Tasks for this exercise:
A: Answer these questions about the article on Bob Arum's finances:
(i) On which podcast did Dana White criticize Bob Arum?
(ii) Who manages Top Rank's relations with ESPN+?
(iii) Which fighter did Arum name as a possible opponent for Terence Crawford?
B: Return the part of the article on Bob Arum's finances between "One of boxing’s" and "contacts, including ESPN.", inclusive.
--- BEGIN Provided passage ---
One of boxing’s biggest and best-known promoters might be in dire straits while heading into one of the most uncertain financial situations of recent years. While it is always necessary to evaluate the validity of sources before jumping to conclusions, there is also rarely smoke without fire.
Bob Arum, of Top Rank Promotions, was recently accused of being on the ‘brink of bankruptcy’ by Dana White, of Zuffa LLC. In a scathing account of Arum on the UFC Unfiltered Podcast, White ‘teed-off’ on Bob Arum about his finances and negative impact on boxing. While White often speaks off the cuff, he also has unique insight as he deals with many of Arum’s business contacts, including ESPN.
So, what does Dana White know?
While White gave no sources, he explained that Bob Arum can’t afford to hold fights and to promote events without outside help. White said that the money Arum makes from his TV deals with various stations including ESPN were not bringing in enough money to adequately manage his stable of high-profile fighters.
White is effectively saying that the deals Bob Arum and his stepson Todd Duboef, who manages Top Rank’s relations with ESPN+ and its global facing strategies, were not good enough. With White having so many contacts in the business of event promotion, he likely has insider knowledge about Bob Arum’s business deals or lack thereof.
What evidence is there, outside of White’s word?
To find evidence of financial issues, we need only look back a few years back into boxing news. For at least the last decade, Top Rank has intermittently been involved in lawsuits and rumors of shady financial practices, far more frequently than any other top promoter would consider acceptable. After all, the promotion game is all about image and press. Just like politics, bad press is bad business.
Bob Arum has spoken on numerous occasions bout the financial stress that comes with staging big fights. While the promotional game is no doubt expensive, the costs are part of the game, and rarely do other promoters talk openly, even going as far as to complain, about the costs of holding fights. This is because big fights make huge sums at the gate, in-merchandise, and in PPV, so promoters are happy to write these cheques ahead of each event.
While Hearn and Warren often joke about the costs of title-fights and their prayers that PPV sales fill the purses, we feel that these are tongue-in-cheek and merely meant to break the tension when talking to the press about spending millions of pounds. Hearn and Warren are, after all, from working-class backgrounds and they know the majority of boxing fans and fighters are too. To brag about spending millions without making it clear it pains them deeply, could alienate their main audience.
Arum, on the other hand, has felt compelled to mention the financial burdens of the fight business at every turn, even going so far as to say he couldn’t afford to do everything needed to promote Terence Crawford. Recently, speaking about a possible matchup with Shawn Porter, Arum said: “Even if Crawford & Porter want it, how in the hell do you afford the fight?”
This is a ludicrous thing to say about one of your best fighters, a man who fights under your banner, and a potentially huge matchup for both men. Can you imagine Eddie Hearn saying the same thing about an Anthony Joshua fight? Or Frank Warren talking that way about Daniel Dubois or Tyson Fury? These men silently eat the costs and sign the deals because they know it’s simply the cost of doing business. For Arum to be so vocal, can only signal bad things behind the scenes.
--- END Provided passage ---
--- BEGIN Records ---
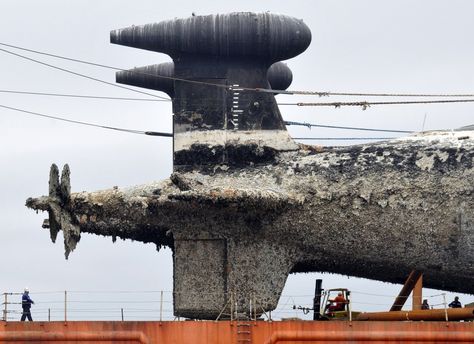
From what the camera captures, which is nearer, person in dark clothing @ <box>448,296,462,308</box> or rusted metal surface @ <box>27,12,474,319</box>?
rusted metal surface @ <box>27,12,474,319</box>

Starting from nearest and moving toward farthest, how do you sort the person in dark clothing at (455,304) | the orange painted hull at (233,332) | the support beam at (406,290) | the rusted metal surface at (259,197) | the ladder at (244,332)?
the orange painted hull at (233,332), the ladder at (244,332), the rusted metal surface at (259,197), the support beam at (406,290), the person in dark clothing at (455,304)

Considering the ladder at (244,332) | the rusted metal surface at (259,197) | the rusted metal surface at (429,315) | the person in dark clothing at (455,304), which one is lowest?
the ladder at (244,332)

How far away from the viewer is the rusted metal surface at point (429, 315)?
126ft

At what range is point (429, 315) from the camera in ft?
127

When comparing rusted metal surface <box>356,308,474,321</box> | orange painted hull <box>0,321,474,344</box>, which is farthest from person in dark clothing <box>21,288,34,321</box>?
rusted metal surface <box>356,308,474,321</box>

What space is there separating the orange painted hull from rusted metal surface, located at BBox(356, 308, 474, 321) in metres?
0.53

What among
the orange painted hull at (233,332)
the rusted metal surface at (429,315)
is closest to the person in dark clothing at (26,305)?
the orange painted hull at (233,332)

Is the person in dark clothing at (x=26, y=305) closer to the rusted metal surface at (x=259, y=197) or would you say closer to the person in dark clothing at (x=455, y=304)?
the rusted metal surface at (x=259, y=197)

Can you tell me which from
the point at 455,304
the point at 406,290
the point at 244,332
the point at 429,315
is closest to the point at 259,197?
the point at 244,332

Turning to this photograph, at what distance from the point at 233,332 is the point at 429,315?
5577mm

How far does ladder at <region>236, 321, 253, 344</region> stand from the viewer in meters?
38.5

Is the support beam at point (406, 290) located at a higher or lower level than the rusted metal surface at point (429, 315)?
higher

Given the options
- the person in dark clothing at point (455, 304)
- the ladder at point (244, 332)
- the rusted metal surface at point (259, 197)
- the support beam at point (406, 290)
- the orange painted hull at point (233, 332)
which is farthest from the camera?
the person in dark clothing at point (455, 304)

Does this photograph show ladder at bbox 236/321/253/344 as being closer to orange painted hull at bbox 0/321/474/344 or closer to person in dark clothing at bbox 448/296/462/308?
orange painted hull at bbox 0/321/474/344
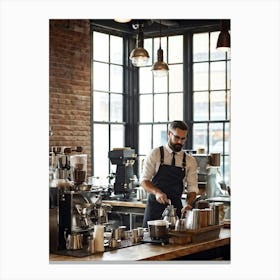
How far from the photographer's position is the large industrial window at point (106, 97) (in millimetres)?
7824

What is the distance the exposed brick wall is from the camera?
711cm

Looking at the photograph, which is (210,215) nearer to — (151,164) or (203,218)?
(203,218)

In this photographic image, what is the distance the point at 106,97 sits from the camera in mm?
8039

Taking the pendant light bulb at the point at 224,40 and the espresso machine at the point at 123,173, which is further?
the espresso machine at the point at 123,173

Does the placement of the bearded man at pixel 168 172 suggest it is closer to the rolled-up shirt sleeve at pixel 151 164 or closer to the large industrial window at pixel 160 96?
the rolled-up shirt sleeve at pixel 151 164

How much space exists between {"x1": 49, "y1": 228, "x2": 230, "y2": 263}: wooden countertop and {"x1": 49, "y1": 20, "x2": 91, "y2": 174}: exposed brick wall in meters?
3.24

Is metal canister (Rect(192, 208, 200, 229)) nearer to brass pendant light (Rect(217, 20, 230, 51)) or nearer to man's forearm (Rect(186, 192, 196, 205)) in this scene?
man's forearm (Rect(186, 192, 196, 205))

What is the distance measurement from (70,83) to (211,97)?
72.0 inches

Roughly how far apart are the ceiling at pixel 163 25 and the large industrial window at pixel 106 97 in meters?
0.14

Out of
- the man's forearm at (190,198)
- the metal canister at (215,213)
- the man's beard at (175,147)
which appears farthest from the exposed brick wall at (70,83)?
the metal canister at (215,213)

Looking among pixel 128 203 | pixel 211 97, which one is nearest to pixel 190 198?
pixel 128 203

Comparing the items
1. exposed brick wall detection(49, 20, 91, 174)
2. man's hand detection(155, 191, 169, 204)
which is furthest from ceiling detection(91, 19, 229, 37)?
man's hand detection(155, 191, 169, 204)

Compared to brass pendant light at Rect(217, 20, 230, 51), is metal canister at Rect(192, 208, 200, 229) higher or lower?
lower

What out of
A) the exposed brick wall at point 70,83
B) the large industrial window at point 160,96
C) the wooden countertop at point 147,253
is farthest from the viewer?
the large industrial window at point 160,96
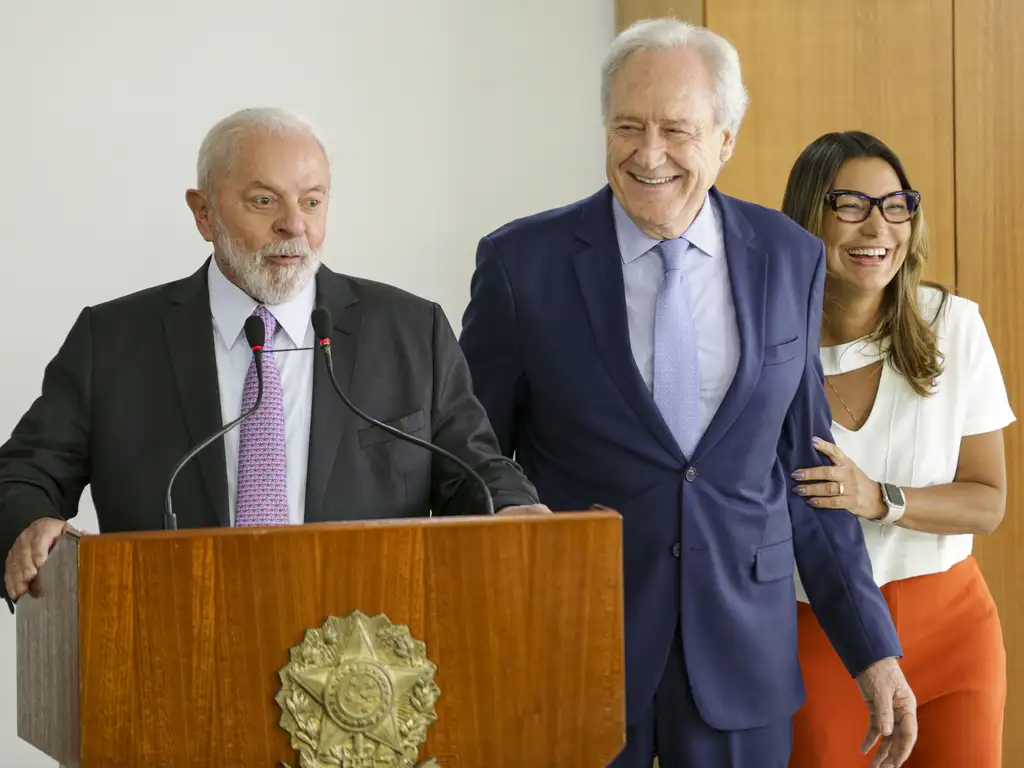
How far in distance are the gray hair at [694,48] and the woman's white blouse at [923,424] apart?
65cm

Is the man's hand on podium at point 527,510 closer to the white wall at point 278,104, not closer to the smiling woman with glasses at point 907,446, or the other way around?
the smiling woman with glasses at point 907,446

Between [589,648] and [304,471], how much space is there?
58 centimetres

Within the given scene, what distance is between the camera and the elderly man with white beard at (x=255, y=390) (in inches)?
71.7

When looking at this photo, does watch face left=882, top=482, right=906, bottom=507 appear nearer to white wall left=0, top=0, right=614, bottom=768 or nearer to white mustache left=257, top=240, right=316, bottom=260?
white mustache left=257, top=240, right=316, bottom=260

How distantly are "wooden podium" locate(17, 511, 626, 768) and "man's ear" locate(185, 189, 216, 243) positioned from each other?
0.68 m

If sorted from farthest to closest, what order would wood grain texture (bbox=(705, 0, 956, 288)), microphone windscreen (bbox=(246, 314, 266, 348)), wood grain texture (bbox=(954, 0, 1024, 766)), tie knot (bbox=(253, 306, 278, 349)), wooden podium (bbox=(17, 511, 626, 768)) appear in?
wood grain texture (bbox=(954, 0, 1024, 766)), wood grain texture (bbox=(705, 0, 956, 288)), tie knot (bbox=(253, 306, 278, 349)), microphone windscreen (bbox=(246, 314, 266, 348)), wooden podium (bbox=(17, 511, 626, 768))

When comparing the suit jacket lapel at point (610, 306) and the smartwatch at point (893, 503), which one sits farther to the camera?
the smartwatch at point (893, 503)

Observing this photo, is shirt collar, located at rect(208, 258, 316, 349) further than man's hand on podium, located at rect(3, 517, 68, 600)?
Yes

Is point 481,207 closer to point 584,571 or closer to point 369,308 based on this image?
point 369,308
--- END Records ---
--- BEGIN Records ---
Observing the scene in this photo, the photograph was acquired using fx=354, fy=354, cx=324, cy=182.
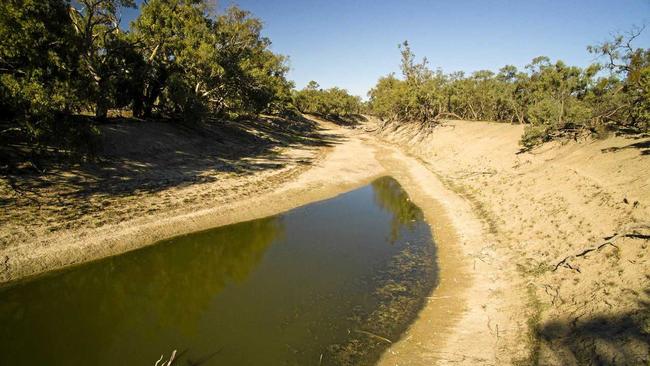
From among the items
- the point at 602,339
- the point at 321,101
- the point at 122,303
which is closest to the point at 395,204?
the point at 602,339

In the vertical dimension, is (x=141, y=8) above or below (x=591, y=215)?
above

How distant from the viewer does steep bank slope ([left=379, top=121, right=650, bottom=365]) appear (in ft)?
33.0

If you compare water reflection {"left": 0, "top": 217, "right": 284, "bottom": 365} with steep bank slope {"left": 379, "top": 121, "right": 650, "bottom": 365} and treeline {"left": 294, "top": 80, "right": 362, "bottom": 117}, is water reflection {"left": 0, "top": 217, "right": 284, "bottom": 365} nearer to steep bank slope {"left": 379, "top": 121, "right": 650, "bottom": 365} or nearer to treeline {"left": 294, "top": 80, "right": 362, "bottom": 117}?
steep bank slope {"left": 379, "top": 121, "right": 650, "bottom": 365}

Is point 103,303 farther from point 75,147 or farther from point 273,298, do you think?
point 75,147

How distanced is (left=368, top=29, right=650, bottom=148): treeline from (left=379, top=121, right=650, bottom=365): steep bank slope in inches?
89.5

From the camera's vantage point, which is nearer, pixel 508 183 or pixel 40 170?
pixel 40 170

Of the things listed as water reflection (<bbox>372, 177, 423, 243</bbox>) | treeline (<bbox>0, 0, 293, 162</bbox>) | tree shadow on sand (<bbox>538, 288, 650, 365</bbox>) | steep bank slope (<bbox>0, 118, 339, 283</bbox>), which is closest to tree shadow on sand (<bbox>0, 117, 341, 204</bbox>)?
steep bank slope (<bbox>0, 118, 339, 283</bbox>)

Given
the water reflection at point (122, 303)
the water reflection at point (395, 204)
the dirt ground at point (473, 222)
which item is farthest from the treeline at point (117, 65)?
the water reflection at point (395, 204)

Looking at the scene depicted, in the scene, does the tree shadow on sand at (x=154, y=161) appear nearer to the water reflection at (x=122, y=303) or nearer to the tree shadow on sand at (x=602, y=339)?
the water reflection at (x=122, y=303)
--- END Records ---
Answers to the tasks:
A:
(i) The UFC Unfiltered Podcast.
(ii) Todd Duboef, Bob Arum's stepson.
(iii) Shawn Porter.

B:
One of boxing’s biggest and best-known promoters might be in dire straits while heading into one of the most uncertain financial situations of recent years. While it is always necessary to evaluate the validity of sources before jumping to conclusions, there is also rarely smoke without fire.
Bob Arum, of Top Rank Promotions, was recently accused of being on the ‘brink of bankruptcy’ by Dana White, of Zuffa LLC. In a scathing account of Arum on the UFC Unfiltered Podcast, White ‘teed-off’ on Bob Arum about his finances and negative impact on boxing. While White often speaks off the cuff, he also has unique insight as he deals with many of Arum’s business contacts, including ESPN.